= Task objective =
In the news report below about a brain disease in New Brunswick, in what year did doctors apparently first encounter the disease?
--- Excerpt to read Enclosed Below ---
Some 48 cases of a strange degenerative brain disease have been reported in Canada’s New Brunswick province, with researchers struggling to uncover the cause of the malady, the BBC reports.
The cases of the disease that are currently being tracked by New Brunswick are “evenly split” among men and women aged between 18 and 85, the media outlet notes, with the patients coming from the Acadian Peninsula and Moncton areas of the province; the disease was apparently encountered by doctors for the first time in 2015.
Steve Ellis, son of one of the afflicted, explained that his father’s health started declining rapidly after he collapsed in a seizure back in 2019.
"He had delusions, hallucinations, weight loss, aggression, repetitive speech", Steve said, describing the symptoms his father Robert displayed. "At one point he couldn't even walk. So in the span of three months we were being brought to a hospital to tell us they believed he was dying - but no one knew why".
The doctors who treated Robert initially suspected that he was suffering from a fatal brain disorder known as Creutzfeldt-Jakob disease, but his test for it – as well as a "barrage of other tests his doctors put him through" in a bid to determine the cause of his affliction – came back negative.
--- End of Enclosed Excerpt to read ---
--- Data supplied Enclosed Below ---
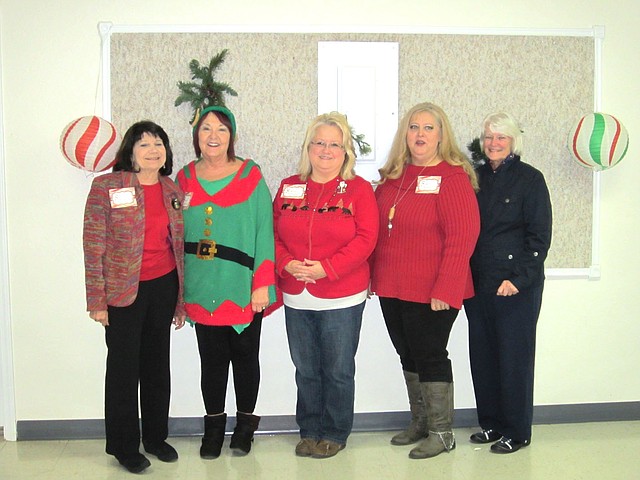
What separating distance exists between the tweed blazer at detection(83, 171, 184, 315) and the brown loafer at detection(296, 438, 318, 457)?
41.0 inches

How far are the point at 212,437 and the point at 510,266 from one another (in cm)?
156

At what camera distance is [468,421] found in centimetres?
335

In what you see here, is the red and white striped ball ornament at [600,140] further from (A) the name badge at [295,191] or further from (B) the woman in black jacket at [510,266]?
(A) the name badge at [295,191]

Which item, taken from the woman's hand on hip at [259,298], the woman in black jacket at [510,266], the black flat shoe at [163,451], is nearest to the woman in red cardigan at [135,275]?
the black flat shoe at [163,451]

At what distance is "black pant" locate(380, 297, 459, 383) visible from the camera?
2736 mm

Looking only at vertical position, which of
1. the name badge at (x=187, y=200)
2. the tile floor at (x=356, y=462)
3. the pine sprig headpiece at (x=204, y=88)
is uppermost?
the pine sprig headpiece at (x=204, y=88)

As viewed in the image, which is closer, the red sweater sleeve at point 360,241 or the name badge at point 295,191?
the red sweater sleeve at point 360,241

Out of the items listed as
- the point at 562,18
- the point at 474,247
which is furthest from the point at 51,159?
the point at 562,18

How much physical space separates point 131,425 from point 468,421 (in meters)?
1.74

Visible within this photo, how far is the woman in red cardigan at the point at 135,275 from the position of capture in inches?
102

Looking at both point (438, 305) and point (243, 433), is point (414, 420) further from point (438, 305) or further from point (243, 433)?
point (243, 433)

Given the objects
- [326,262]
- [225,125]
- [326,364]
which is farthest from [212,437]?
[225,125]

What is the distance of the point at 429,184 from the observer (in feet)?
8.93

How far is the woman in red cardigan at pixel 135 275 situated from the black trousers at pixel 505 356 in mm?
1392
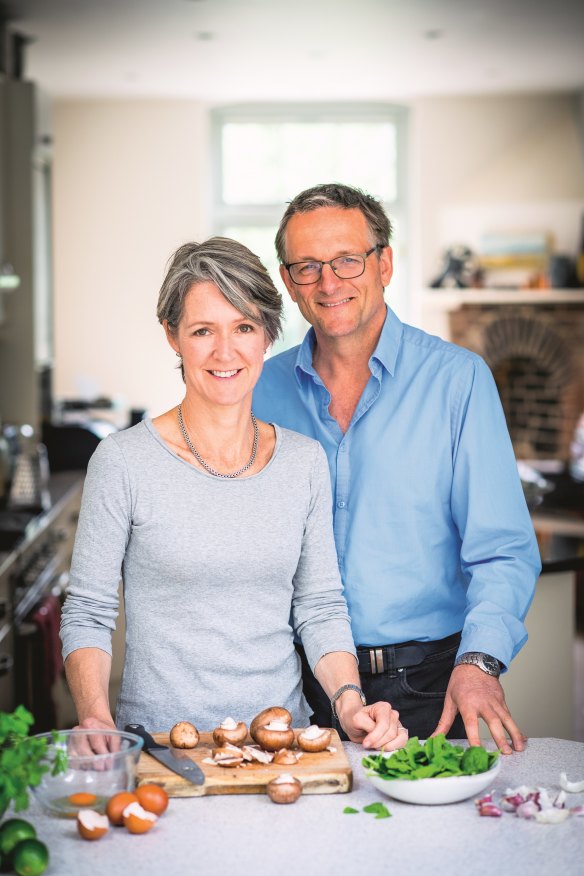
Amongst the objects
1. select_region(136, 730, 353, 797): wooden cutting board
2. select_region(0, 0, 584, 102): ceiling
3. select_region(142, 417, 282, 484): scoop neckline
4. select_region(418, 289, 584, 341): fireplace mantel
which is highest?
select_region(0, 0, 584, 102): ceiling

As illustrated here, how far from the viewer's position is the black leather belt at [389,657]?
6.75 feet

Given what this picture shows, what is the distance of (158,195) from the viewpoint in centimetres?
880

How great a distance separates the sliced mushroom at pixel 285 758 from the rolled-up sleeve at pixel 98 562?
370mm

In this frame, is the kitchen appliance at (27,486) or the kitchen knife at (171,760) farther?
--- End of Enclosed Data supplied ---
= Written response =
2015